1380 chilometri per 280 di Prove Speciali. Speciali. Il venerdì è subito il giorno più lungo, con tre Prove micidiali, le Waanga Coast e Akau South di meno di 29 e oltre 31 chilometri, e la Akau Nord di 18. Moltiplicato per due, i giri, e sommato alla inaugurale Pukekawa Auckland Domain, fanno 160 chilometri, ben oltre metà dell’intero Rally.
È tornato il Mostro. Sébastien Ogier è della partita, e questo basta per agitare le acque. O forse aiuta a distrarre dall’argomento che si dibatte invano da tre Rally. Si tratta del match-point che Kalle Rovanpera non riesce a mettere a segno da tre Rally e che lascia, bontà sua, aperto il Campionato. Ogier fa paura, perché di fatto ridimensiona drasticamente le false ambizioni. Non perché disoneste, quanto piuttosto perché riferite a un mondo di mezzo, quello che, senza quel paio di fuoriclasse, leggi Sébastien Loeb e Sébastien Ogier, gira a regime ridotto. Gli ex nemici alternano le apparizioni, offrendo un cameo qua a uno là. Raramente, di conseguenza, si incontrano di nuovo, e proprio per questo lasciano aperta una porta ai “normali”.
Tanak è in testa, ma fino a una prova dal Riposo al comando si sono alternati variamente. Se Tanak ha vinto tre volte, compresa la inaugurale cortissima Speciale, una volta hanno vinto Greensmith, Rovanpera, Evans e Ogier. In testa Tanak e Ogier, poi ancora Tanak e prima ancora Breen, che poi ha malauguratamente sciupato tutto andando a mettere un altro zero in fondo alla stessa scarpata vent’anni fa fatale a Colin McRae.

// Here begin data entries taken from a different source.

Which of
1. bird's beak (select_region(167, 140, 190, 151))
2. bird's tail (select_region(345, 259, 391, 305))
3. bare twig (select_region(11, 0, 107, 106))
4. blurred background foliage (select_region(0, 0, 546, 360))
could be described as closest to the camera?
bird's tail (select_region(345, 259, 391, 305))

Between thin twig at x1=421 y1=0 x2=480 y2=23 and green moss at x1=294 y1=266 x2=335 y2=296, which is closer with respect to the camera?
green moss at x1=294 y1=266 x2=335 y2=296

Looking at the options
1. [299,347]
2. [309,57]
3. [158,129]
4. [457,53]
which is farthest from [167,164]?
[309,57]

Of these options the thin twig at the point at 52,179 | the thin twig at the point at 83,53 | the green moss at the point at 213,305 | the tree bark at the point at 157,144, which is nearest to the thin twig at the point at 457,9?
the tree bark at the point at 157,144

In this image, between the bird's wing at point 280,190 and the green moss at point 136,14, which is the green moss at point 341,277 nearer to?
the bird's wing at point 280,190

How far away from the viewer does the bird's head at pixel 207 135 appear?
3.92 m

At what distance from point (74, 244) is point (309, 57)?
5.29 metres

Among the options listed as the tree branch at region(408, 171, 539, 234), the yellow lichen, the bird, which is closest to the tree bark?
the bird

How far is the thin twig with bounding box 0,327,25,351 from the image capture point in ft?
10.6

Dopo un giorno di gara, sia pure il più ungo, qualcosa è già abbastanza chiaro. Per prima cosa che Ott Tanak corre ormai per conto suo alla ricerca del massimo senza condizioni e condizionali, i giochi di Squadra di Hyundai che se li faccia Hyundai. Dopo aver vinto in Finlandia e Belgio, Tanak non ce l’ha fatta in Grecia per mancato gioco di squadra, e certamente non sarà intenzionato a concedere niente in Nuova Zelanda. Se non per una questione di Campionato, le cui ambizioni si assottigliano ad ogni chilometro che passa dei tre Rally di Campionato che restano, almeno per l’onore della faccia.
In testa e diversamente, fortemente motivati, sono già rimasti in quattro. Tanak per i motivi già elencati, Evans perché all’inseguimento di un successo dall’inizio dell’anno, Rovanpera che si dovrebbe prima di tutto imporre una funzione di controllo in prospettiva Mondiale, Ogier che non è mai sceso in strada con una macchina ufficiale pensando di farsi una passeggiata.
Dietro è un po’ un mortorio. Greensmith è onestamente quinto, alle sue spalle Neuville non trova l’assetto della confidenza con la macchina. Di fatto i due pagano già 45 secondi, mentre Solberg e Katsuta si avviano rapidamente verso i due minuti di ritardo dalla testa della corsa. Un po’ troppo. sono ben pi+ interessanti le posizioni di Hayden Paddon e Lorenzo Bertelli, entrambi nei dieci. Il fortissimo neozelandese è anche primo tra le Rally2, l’italiano è per la prima volta a bordo di una Rally1 dell’era “ibrida”.